= Source document =
......

With only four days to go until Election Day, we discuss poll watchers and other voting issues. Then, we dig into why advocates in New Hampshire are rethinking the role of county attorney and how the Black Lives Matter movement is working to translate momentum into policy change. We also have our final installment of our Down-ballot series. 

Air date: Friday, Oct. 30, 2020. 

GUESTS:

This show was produced by fellow Jane Vaughan. 

Resources

If you have additional questions about voting, you can call the state election hotline, which is operated by the AG's office, at 866-868-3703 or email them at electionlaw@doj.nh.gov.

......

= Dataset excerpts =
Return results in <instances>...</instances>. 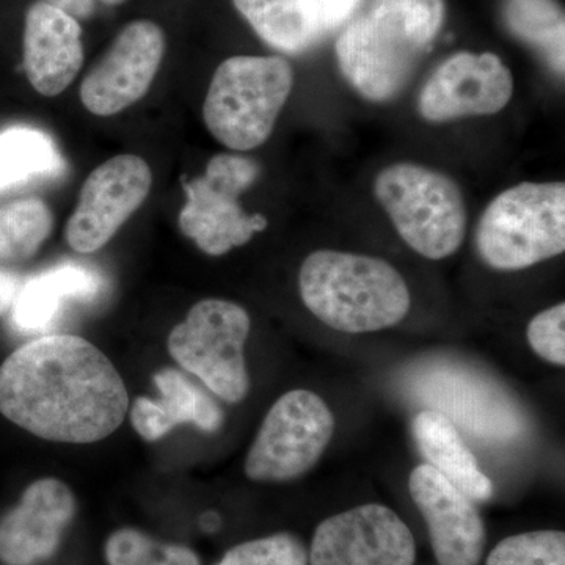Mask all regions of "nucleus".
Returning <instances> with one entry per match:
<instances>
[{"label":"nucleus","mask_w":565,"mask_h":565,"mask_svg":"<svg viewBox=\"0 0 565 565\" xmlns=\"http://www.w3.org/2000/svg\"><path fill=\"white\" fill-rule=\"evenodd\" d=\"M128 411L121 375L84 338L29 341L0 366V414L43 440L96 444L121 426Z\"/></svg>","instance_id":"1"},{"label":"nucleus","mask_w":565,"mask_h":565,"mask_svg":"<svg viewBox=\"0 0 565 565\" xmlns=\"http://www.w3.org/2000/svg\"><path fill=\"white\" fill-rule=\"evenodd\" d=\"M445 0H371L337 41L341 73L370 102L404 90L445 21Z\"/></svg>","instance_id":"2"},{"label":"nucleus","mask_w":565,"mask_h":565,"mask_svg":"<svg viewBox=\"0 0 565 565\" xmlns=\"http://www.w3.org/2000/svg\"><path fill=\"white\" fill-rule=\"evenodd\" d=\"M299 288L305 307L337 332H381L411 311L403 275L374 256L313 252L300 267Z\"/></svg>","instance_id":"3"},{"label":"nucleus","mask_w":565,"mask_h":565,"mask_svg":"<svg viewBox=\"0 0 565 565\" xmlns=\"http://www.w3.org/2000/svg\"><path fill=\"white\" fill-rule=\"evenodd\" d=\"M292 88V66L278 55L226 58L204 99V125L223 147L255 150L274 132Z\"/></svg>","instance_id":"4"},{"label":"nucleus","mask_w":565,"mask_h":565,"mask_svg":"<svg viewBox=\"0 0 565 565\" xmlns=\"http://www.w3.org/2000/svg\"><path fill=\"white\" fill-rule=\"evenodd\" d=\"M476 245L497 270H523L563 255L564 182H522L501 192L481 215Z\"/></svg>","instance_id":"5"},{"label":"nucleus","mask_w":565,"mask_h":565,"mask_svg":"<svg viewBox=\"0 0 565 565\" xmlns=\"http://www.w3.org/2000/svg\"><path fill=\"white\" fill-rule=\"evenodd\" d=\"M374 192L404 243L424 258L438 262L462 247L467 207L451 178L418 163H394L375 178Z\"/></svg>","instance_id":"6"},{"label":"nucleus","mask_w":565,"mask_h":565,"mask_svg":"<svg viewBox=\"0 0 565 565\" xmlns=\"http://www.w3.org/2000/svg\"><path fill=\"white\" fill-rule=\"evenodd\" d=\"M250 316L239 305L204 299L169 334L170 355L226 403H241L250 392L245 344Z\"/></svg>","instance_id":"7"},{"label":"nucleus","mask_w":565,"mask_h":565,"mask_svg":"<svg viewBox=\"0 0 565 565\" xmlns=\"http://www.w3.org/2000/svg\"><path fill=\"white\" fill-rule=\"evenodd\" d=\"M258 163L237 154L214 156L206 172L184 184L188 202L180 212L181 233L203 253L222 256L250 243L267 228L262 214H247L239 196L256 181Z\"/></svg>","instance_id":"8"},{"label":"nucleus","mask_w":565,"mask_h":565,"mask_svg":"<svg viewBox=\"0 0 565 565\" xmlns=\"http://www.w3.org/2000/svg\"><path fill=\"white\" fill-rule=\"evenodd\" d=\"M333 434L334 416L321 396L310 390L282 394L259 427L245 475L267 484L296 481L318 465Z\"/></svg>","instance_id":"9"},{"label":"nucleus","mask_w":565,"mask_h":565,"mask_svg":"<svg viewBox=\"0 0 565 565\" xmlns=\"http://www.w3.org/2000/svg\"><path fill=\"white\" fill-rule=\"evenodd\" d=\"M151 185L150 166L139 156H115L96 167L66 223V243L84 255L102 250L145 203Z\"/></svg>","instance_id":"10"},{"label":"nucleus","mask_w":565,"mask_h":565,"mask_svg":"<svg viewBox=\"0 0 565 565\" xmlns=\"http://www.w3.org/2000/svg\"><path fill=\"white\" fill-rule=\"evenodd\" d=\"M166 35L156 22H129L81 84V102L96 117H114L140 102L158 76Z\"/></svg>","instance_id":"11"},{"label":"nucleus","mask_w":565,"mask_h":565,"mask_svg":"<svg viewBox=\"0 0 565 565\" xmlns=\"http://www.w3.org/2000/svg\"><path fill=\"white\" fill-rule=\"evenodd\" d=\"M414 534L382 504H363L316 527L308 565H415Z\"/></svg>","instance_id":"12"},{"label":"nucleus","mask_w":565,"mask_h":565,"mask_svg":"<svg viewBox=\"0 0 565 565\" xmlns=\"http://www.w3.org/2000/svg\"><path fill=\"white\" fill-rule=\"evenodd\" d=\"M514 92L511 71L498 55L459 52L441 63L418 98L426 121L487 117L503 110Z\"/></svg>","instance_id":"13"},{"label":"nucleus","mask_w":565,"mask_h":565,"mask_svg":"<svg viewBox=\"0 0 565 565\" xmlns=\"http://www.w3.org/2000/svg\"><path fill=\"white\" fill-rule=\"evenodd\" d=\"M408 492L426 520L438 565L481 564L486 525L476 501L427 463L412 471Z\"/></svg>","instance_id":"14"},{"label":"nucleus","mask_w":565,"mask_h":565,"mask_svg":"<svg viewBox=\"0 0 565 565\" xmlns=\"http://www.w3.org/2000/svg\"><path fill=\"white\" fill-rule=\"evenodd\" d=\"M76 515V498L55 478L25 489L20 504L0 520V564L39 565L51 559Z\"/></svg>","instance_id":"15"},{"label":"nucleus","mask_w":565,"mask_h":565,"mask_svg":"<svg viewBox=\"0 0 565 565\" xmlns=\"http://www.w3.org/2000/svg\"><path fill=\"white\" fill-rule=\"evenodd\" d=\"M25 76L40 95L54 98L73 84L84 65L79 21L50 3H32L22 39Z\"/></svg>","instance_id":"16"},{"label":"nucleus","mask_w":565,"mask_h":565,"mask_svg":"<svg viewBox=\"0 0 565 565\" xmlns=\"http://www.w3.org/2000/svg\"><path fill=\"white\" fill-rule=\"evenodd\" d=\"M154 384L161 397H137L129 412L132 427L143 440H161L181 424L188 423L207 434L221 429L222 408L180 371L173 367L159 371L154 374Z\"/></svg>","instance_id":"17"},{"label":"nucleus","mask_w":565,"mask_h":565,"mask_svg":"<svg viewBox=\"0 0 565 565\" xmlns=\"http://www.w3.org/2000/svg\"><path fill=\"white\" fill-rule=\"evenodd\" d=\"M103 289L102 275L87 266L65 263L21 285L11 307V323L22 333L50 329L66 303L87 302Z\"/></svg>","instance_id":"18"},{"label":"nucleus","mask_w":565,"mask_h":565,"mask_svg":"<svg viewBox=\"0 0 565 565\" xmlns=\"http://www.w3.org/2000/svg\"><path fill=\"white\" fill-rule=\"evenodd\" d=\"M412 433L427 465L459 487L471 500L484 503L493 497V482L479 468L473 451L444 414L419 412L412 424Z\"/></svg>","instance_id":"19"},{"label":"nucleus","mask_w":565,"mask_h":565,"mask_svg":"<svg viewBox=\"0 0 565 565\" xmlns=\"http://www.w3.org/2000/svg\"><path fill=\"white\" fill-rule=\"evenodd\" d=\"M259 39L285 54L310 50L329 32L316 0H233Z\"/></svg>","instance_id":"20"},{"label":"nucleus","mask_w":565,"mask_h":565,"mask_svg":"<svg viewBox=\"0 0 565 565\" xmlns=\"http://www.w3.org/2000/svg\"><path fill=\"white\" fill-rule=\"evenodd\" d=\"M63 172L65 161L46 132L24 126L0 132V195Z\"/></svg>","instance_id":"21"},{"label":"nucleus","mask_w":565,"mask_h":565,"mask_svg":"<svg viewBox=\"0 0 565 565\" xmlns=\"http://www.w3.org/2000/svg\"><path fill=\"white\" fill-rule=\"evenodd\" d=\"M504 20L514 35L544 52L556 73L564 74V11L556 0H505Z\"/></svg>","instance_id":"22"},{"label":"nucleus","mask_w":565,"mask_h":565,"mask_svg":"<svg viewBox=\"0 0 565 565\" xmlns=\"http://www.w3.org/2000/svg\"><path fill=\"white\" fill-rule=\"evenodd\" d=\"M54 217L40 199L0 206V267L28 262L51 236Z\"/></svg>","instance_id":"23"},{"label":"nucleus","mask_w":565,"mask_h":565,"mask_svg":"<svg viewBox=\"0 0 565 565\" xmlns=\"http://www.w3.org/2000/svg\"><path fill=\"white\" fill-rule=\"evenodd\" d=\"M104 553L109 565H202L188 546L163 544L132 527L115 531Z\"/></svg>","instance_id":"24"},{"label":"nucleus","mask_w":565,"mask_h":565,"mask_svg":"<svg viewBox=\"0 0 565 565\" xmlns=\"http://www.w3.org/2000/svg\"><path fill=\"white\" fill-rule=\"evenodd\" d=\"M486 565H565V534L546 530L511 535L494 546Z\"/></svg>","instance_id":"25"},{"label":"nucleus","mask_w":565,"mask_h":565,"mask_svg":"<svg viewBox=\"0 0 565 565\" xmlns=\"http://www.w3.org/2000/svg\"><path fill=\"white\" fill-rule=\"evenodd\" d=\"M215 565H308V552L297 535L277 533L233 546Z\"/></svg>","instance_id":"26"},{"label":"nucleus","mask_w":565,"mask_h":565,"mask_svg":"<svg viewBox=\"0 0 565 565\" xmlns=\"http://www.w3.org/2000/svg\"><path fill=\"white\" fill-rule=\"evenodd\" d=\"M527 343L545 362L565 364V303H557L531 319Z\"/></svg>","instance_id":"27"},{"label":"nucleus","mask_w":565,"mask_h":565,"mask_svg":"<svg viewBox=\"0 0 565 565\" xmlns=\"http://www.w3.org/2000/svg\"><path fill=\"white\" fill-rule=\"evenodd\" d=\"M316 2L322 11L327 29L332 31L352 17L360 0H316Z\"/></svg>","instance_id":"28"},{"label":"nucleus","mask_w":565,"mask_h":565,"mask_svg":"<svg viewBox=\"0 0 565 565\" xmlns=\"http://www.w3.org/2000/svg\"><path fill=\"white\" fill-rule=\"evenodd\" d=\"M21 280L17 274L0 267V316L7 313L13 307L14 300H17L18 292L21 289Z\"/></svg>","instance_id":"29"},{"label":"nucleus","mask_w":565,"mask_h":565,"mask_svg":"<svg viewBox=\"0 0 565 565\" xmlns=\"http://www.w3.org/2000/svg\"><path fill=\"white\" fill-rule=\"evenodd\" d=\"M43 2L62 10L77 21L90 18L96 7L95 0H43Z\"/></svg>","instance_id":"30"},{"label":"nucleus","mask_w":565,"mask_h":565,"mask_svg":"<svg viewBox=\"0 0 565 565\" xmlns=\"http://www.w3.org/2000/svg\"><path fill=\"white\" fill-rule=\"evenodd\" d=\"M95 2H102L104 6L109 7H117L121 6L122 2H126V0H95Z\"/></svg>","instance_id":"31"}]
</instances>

......

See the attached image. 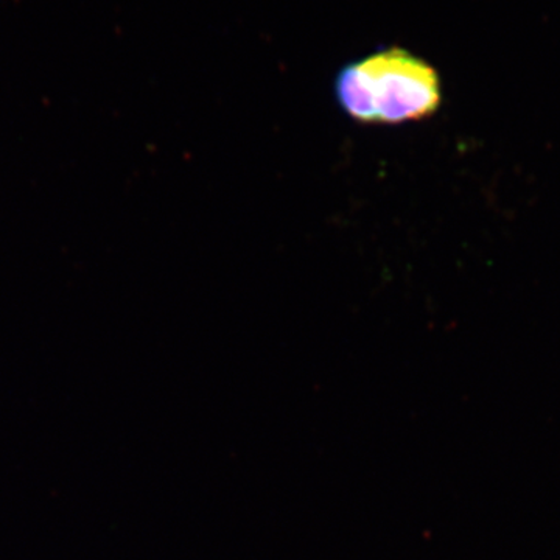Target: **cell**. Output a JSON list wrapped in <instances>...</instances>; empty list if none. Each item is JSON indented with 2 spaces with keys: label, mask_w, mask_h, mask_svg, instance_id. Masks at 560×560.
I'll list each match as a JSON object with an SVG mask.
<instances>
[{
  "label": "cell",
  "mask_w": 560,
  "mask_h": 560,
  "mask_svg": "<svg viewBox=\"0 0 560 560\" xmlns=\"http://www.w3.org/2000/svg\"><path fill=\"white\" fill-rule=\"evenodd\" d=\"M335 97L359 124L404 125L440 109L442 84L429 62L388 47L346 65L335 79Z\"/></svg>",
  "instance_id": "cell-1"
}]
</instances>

......

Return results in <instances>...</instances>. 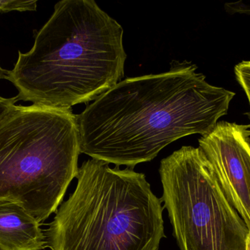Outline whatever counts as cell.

......

= What to do =
**A.** List every topic that the opening paragraph of the show description says the program covers.
**B.** Decide whether each statement agrees with the show description, and quote the words that settle it: (i) The program aired on Friday, Oct. 30, 2020. (ii) The state election hotline is run by the Secretary of State's office. (iii) The program aired one week before Election Day.
**C.** Carry on the show description from the point where it stops.

= Written answers =
**A.**
1. Poll watchers and other voting issues
2. Why advocates in New Hampshire are rethinking the role of county attorney
3. How the Black Lives Matter movement is working to translate momentum into policy change
4. The final installment of the Down-ballot series

**B.**
(i) Yes: "Air date: Friday, Oct. 30, 2020."
(ii) No: "which is operated by the AG's office"
(iii) No: "With only four days to go until Election Day"

**C.**
Takeaways

During our discussion on The Exchange, NHPR's Casey McDermott explained, "I've had to stop myself from kind of reflexively referring to it as 'Election Day' because people have been voting for a while now... The numbers so far show that quite a lot of New Hampshire residents have already returned their absentee ballots. So as of this Tuesday, the Secretary of State's office has been putting out new numbers each week leading up to the election, about 181,000 absentee ballots had already been returned statewide. So just to put that into context, that's more than two times the number of absentee ballots that were cast in the last presidential election in 2016. And that also amounts to just a little under a quarter of all of the votes that were cast in 2016 in the general election. So we don't know what the final totals are going to shake out to be. Those ballots still have to be processed and counted and evaluated for their legitimacy. But the signs so far point to, at the very least, record-breaking absentee ballot usage when all is said and done."

She also clarified that you can drop off your absentee ballot at the polls on Tuesday rather than handing it in to your town clerk. It does need to be turned in by 5 p.m. on Election Day, as that is the deadline for absentee ballots to be handed in.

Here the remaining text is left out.